Le journal de Gérard

Le journal de Gérard

Nuit en forêt (Guyane)

Le cadran lumineux de ma montre annonce 4h20. La nuit est totale. Je me tourne dans mon hamac, je distingue à peine le léger rougeoiement du feu. Hier soir la nuit était remplie d’étoiles et de grillons qui faisaient un ramdam à tout casser (pas les étoiles, les grillons)

Qu’est ce qui m’a réveillé ? Je n’entends plus le bruit de la forêt, j’écoute la nuit profonde et je découvre que ce qui m’a alerté c’est l’absence totale de bruit.

La nuit en forêt amazonienne, le bruit presque incessant est captivant et quand le silence est soudain total tous nos sens sont en alerte. La nuit en forêt, le silence signifie qu’un prédateur est en vadrouille.

Je cherche ma lampe frontale, je la trouve, elle fonctionne, je peux sortir de mon hamac. J’enfile mes tongs, achetées 2€ chez un chinois de Cayenne. La nuit en forêt, ne jamais se déplacer pieds nus.

Je suis un peu engourdi, est-ce l’humidité de la nuit ou bien est-ce l’âge ? Par fierté j’opte pour l’humidité.

Pas une lueur dans le ciel, la nuit est maintenant d’un noir profond et intense. L’obscurité totale est oppressante, claustrophobe s’abstenir. Avant de m’éloigner de mon hamac je remets du bois sur le feu pour me repérer au retour.

J’avance dans la nuit, quelques mètres seulement et pourtant j’ai l’impression d’en avoir parcouru cent. Je m’arrête, je ne vois que les quelques mètres devant moi éclairés par ma frontale. Je balaie la zone ou je me suis arrêté, j’éteins et je satisfaits un besoin naturel dans la nuit amazonienne. Les animaux de la nuit me voient certainement mais je ne les vois pas. Quelle liberté…. Brel disait « Pisser dans les étoiles », moi c’est dans les bambous.

Je regagne mon hamac, je me coule dans mon « sac à viande » et je prends la position classique du type qui s’apprête à franchir une durée plutôt qu’une distance. Je regarde la nuit. La nuit amazonienne se regarde avec les oreilles et avec les sens que la nature nous a donnés.

 

La rumeur de la nuit reprend, avec ses insectes, ses frissons étranges, le chuchotement des branchages, les cris désemparés d’animaux inconnus dont on devine la présence furtive. Avec le chant des grenouilles, des crapauds buffles, des insectes de toutes sortes, des criquets, les grognements indéterminés des mammifères de tous poils la nuit amazonienne est bien plus bruyante que les nuits de certaines banlieues surchauffées de nos cités métropolitaines.

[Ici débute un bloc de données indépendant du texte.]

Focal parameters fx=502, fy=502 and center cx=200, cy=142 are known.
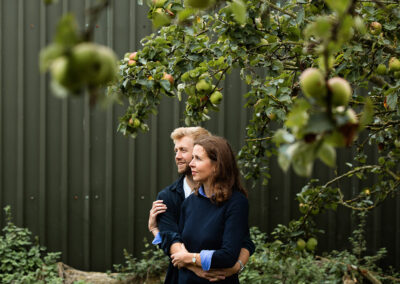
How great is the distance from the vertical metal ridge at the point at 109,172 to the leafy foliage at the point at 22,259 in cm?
45

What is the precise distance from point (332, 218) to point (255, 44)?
299 centimetres

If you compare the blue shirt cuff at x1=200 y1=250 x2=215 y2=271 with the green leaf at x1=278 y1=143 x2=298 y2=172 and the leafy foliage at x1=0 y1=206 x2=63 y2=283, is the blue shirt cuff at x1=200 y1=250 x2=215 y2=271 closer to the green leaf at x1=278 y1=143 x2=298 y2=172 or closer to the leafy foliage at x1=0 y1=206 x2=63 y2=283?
the green leaf at x1=278 y1=143 x2=298 y2=172

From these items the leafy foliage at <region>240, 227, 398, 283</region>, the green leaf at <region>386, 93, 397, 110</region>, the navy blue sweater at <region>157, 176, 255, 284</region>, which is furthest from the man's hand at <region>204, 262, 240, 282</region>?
the green leaf at <region>386, 93, 397, 110</region>

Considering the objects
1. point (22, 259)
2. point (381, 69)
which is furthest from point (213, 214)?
point (22, 259)

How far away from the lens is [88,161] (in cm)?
447

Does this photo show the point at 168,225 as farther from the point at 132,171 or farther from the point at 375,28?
the point at 132,171

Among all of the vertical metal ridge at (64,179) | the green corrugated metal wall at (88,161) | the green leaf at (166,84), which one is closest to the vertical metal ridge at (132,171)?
the green corrugated metal wall at (88,161)

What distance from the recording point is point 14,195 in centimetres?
450

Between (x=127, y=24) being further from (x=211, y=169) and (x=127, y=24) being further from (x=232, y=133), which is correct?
(x=211, y=169)

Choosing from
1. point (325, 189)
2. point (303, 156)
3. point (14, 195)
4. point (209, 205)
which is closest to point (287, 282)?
point (325, 189)

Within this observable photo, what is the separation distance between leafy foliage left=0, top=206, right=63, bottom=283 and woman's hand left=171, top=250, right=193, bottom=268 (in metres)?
1.92

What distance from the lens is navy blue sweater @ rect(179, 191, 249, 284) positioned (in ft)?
7.67

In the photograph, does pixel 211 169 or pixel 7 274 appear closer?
pixel 211 169

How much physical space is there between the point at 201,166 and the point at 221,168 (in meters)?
Result: 0.11
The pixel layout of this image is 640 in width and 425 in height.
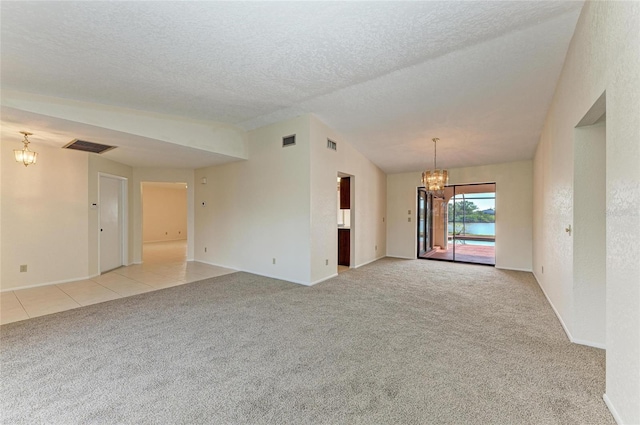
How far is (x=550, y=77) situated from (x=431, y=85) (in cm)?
144

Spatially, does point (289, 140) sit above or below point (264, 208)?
above

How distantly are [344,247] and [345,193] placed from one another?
1.39m

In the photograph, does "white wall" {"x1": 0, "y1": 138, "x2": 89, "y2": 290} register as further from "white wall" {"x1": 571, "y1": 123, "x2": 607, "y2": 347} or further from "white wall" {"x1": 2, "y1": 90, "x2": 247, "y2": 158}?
"white wall" {"x1": 571, "y1": 123, "x2": 607, "y2": 347}

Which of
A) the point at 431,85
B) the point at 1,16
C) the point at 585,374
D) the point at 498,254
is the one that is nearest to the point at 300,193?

Je somnole, une heure ou quelques minutes? Je n’ai pas envie de regarder ma montre, à quoi bon puisqu’il faut attendre que le jour se lève.

 

Quand j’ouvre à nouveau les yeux. La brume s’arrache à la canopée. Une lueur à peine perceptible traverse le toit du carbet qui nous a abrité pour la nuit et je me dis que nous avons eu de la chance que la pluie ne soit pas venue cette nuit. Y’a une multitude de trous dans le toit, sans doute pour faciliter l’accès des lieux au Père Noël.

Les singes hurleurs donnent un concert, ils peuvent être à proximité ou à plusieurs kilomètres.

Les bruits de la nuit font place aux bruits du jour. Les chants des oiseaux se font de plus en plus présents. Je me lève, je remets du bois sur le feu et je vais prendre un bain dans le plus simple appareil dans la rivière toute proche, une baignoire de plusieurs millions de mètres cubes d’eau.